• _PAGE_:
= = =
Data Vault vs. The World (1 of 3)
Okay, maybe not “the world” but is does sometimes seem like it.
Even though the Data Vault has been around for well over 10 years now, has multiple books, video, and tons of success stories, I am constantly asked to compare and contrast Data Vault to approaches generally accepted in the industry.
What’s up with that?
When was the last time you got asked to justify using a star schema for your data warehouse project?
Or when was that expensive consulting firm even asked “so what data modeling technique do you recommend for our data warehouse?”
Such is the life of the “new guy.” (If you are new to Data Vault, read this first.)
So, over the next few posts, I am going to lay out some of the explanations and justifications I use when comparing Data Vault to other approaches to data warehousing.
The first contestant: Poor man’s ODS vs. Data Vault
This approach entails simply replicating the operational (OLTP) tables to another server for read only reporting. This could be used as a partial data warehouse solution using something like Oracle’s GoldenGate to support near real time operational reporting that would minimize impact on the operational system.
= = =
• _MATERIAL SHOWN_:
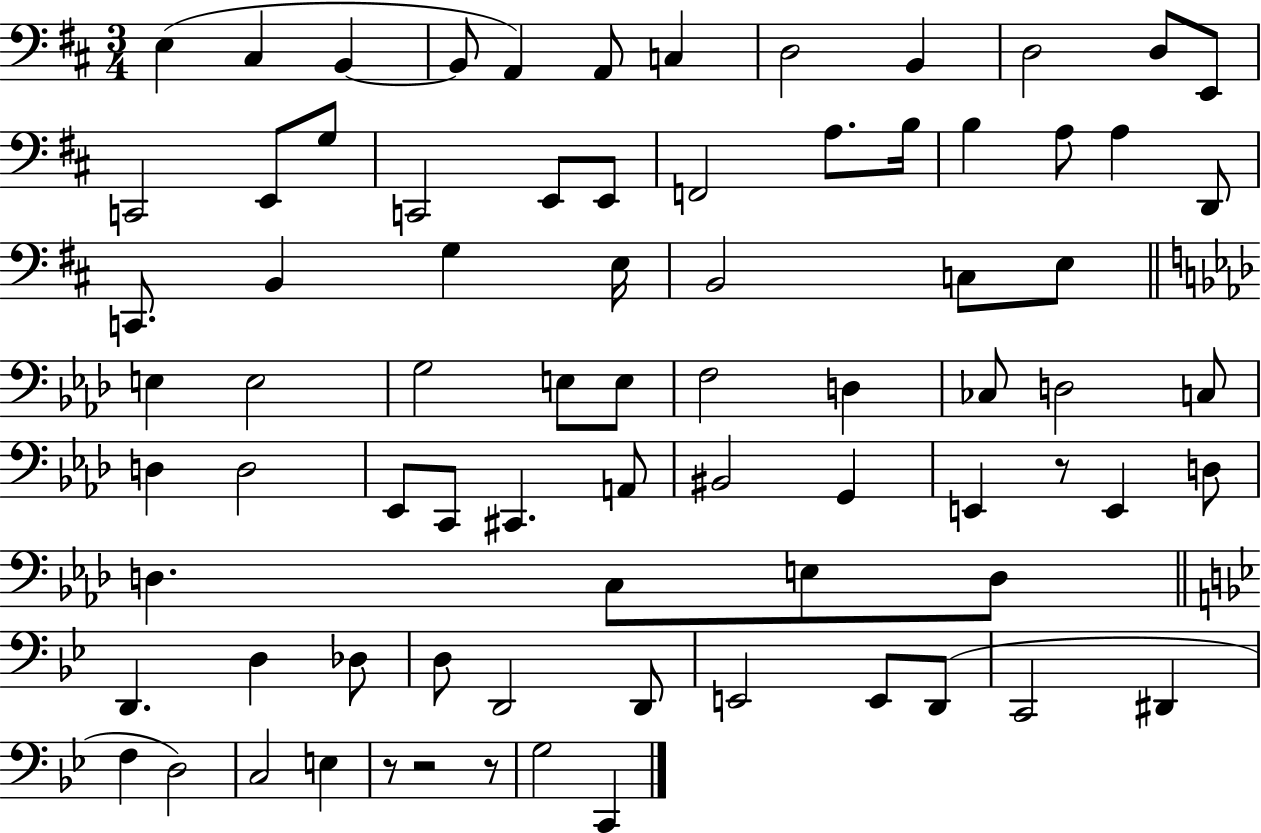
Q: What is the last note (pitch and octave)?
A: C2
= = =
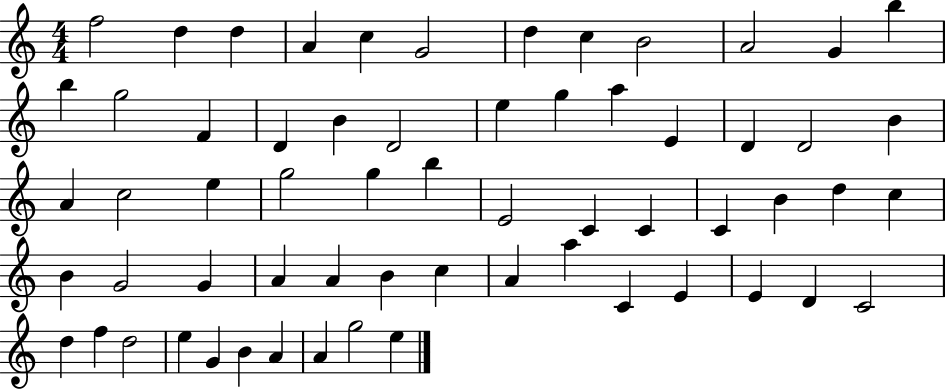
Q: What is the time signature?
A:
= = =
• _TASK REQUIREMENTS_:
(A) According to the Data Vault post, why is the author setting out to write a series of posts comparing Data Vault with other approaches? Answer in one to three sentences.
(B) Answer these questions from the Data Vault post, one per line:
(i) How long has Data Vault been around?
(ii) What approach is the first contestant set against Data Vault?
(iii) What product is named as a way to support near real time operational reporting?
(C) Reproduce the part of the Data Vault post starting with "So, over the" and going on through "to data warehousing.".
The entries were drawn from a different source than the Data Vault post.

• _PROBLEM SOLUTIONS_:
(A) The author is constantly asked to compare and contrast Data Vault with approaches generally accepted in the industry. This happens even though Data Vault has been around for well over 10 years and has multiple books, video and many success stories. The posts will present the explanations and justifications the author uses when making those comparisons.

(B)
(i) Well over 10 years.
(ii) Poor man's ODS.
(iii) Oracle's GoldenGate.

(C)
So, over the next few posts, I am going to lay out some of the explanations and justifications I use when comparing Data Vault to other approaches to data warehousing.